Recipe: Spicy Praxis (Salsa)
Spicy Praxis Salsa
I was born in raised in the San Fernando Valley, a 260-square-mile suburb of Los Angeles home to over one million people. I love the Valley—an attitude most transplants to LA never express. I know it isn’t the sexiest part of the city, but it is home to some of my most treasured memories and favourite restaurants. My family has spent six generations here, and though we’ve lost some of our cultural traditions, like having quinceñaras, food remains important to us. Cooking was a big part of my childhood, from making misshapen tortillas to deep frying buñelos over the holidays with my Grandma.
My love of Mexican food means I eat at every burrito place, taco truck, and panadería I can find in LA. When I was a teenager, I fell in love with Nachos, a small family-owned restaurant in Granada Hills. Eating their food felt like eating my grandma’s meals—perfectly mashed frijoles and fluffy arroz rojo that filled the room with its aroma. If you’ve ever visited me in LA, you’ve eaten at Nachos. Whenever I returned from a trip out of town, it was the first place I would visit after landing at LAX. Nachos was where I ate with friends to process difficult experiences and celebrate achievements.
The adjacent businesses were never in direct competition with Nachos (you can’t eat tires!), so it served as the only spot to get a quick burrito in the area. Then two years ago, Chipotle moved in down the street. This was the first time in four decades on Balboa Blvd. and Devonshire Blvd. that you could get a burrito somewhere else. With its focal location at the center of Devonshire and Sepulveda, Chipotle immediately absorbed a lot of Nachos’ business. After forty years, Nachos closed in 2017. I waited in line for an hour to order my last dinner.
I was devastated.
For weeks leading up to their closing, I asked Rosa, their cashier/manager/greeter, for their salsa recipe because it was (and still is) the best I’ve ever had. I overheard other customers ask during their last weekend, too. We all knew we might not ever get to drown our burritos in their irresistibly delicious salsa again. Their Facebook page echoed these same sentiments—some people even asked for a full cookbook. Months later, the recipe was shared as a photo on Facebook, handwritten on two pieces of paper, much like my Grandma’s recipes.
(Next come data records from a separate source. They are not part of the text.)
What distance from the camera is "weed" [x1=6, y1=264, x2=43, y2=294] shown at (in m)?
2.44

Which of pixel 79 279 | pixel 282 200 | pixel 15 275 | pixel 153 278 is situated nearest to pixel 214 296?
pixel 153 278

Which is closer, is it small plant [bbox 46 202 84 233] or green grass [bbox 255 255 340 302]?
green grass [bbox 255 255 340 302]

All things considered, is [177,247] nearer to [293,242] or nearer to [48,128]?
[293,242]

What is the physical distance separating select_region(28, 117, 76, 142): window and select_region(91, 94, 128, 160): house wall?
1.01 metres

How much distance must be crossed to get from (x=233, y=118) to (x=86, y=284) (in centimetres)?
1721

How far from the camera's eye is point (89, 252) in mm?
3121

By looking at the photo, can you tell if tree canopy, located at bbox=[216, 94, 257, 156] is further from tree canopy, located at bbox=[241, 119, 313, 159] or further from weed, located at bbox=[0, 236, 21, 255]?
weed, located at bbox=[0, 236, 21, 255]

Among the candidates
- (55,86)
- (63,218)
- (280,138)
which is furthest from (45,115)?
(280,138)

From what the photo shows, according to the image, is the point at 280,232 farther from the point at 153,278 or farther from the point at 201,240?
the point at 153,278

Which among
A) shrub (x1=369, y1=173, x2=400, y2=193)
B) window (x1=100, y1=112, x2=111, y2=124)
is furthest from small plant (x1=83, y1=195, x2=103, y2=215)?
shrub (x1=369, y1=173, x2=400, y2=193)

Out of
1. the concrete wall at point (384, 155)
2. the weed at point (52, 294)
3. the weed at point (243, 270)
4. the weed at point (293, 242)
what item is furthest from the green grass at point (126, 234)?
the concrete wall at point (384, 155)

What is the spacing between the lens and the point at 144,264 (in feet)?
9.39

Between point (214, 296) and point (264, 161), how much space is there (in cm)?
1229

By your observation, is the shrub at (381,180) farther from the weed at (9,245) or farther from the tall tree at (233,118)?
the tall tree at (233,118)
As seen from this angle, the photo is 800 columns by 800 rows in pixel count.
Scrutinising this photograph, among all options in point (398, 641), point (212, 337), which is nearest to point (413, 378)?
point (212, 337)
I’ve perfected this recipe since joining DSA-LA. I’ve made it for larger multi-committee meetings, NOlympics coalition events, and last year’s Chapter Convention. I really enjoy making this for comrades; cooking is such a true labour of love and I am so honoured to be able to share this recipe with others, as it’s so special to me. I hope you enjoy this salsa as much as I do and spread #spicypraxis wherever you are.
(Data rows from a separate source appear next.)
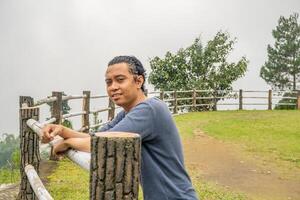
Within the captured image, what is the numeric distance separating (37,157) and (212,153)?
7.82 m

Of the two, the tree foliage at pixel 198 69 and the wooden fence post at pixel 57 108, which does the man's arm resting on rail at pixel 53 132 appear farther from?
the tree foliage at pixel 198 69

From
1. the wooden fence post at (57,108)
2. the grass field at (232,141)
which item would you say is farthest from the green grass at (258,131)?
the wooden fence post at (57,108)

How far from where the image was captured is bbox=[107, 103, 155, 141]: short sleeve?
7.13 feet

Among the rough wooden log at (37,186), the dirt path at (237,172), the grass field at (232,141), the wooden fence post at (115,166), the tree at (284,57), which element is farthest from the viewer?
the tree at (284,57)

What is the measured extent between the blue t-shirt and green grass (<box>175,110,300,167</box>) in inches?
337

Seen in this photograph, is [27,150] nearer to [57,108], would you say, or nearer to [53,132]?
[53,132]

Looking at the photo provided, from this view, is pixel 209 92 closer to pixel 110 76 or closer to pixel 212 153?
pixel 212 153

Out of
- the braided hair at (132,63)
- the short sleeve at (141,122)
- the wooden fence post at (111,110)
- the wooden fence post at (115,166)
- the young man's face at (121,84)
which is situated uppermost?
the braided hair at (132,63)

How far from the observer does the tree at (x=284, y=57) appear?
40594 mm

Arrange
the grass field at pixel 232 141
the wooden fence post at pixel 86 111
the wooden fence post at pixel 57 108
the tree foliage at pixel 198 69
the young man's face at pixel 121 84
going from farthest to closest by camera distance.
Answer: the tree foliage at pixel 198 69, the wooden fence post at pixel 86 111, the wooden fence post at pixel 57 108, the grass field at pixel 232 141, the young man's face at pixel 121 84

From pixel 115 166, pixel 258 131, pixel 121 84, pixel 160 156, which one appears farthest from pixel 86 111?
pixel 115 166

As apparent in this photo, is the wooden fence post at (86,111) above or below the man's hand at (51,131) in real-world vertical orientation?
below

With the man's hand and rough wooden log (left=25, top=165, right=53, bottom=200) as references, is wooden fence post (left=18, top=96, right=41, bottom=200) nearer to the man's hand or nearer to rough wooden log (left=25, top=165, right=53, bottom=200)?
rough wooden log (left=25, top=165, right=53, bottom=200)

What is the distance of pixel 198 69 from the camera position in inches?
1122
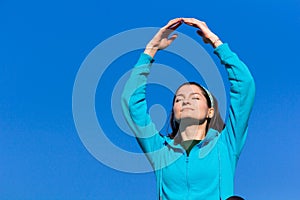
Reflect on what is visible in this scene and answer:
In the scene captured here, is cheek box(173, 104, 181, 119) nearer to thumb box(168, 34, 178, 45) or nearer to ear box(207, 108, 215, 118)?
ear box(207, 108, 215, 118)

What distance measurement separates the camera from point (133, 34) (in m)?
6.25

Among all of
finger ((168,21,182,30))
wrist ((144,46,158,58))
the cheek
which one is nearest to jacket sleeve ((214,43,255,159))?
the cheek

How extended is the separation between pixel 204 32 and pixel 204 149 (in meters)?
1.23

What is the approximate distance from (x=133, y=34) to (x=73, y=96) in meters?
1.23

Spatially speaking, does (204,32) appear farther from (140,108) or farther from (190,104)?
(140,108)

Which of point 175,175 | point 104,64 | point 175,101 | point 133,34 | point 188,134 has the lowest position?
point 175,175

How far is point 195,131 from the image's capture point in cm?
561

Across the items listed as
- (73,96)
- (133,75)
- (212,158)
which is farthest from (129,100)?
(212,158)

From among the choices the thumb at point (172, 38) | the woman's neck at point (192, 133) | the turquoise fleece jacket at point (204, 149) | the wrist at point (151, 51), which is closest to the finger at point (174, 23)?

Blender (otherwise can use patience and a strong, concise dicing method)
2 large mixing bowls (only one if you’re halving the recipe)
Lemon juicer (or your hand)
6 Serrano peppers
6 wax peppers
2 large white onions
1 bunch cilantro
50-60 oz tomato sauce (this depends on how thin you like your salsa)
1 garlic head
1 large lemon
Salt and pepper, to taste
Estimated Cost of Ingredients – $9.35
Serving Size: 1 Gallon
Rinse and boil all peppers in a large pot for one to two hours. I find that the longer I leave them boiling the less spicy the salsa. I’m not sure if there’s any science to this, but it’s something I’ve observed.
While the peppers boil, prepare everything else. Chop the onion up into tiny squares. The onion won’t be blended so ensure the pieces are small enough to eat. Set aside, with one chopped onion per mixing bowl.
Rinse cilantro. Put into your blender of choice with about half a cup of water. Blend until it looks almost like green juice! You want it liquified. Evenly distribute between mixing bowls.
Split garlic head in two, one half per bowl. Press the garlic cloves directly into the bowls. You can add more garlic if you wish, but I find one garlic head enough for a serving.
Cut lemon in half. Squeeze the juice of half a lemon into each bowl.
Open cans of tomato sauce. I like to use one 29-oz can for each bowl (total of 58 oz of sauce). Dump into each bowl (slowly! This gets messy!). I like to use a bit of the pepper water to ensure I get each bit of sauce out of the cans and into the bowls.
Take peppers off the heat and let them cool. Keep the water. The peppers should be tender enough that their stems come off easily. Once each stem is removed, place 3 of each pepper into blender with half a cup of water (it’s okay to use the pepper water here). Blend until liquified. Add to bowl. Each bowl should have 3 Serrano and 3 wax peppers total.
Start mixing! You can add in more water if it feels too chunky.
Add salt and pepper to taste!
Pour salsa into whatever container you want. I use glass jars or some other kind of reusable container that fits in my fridge. You can serve the salsa hot or cold, but Nachos always refrigerated their salsa, so I like mine cold, too.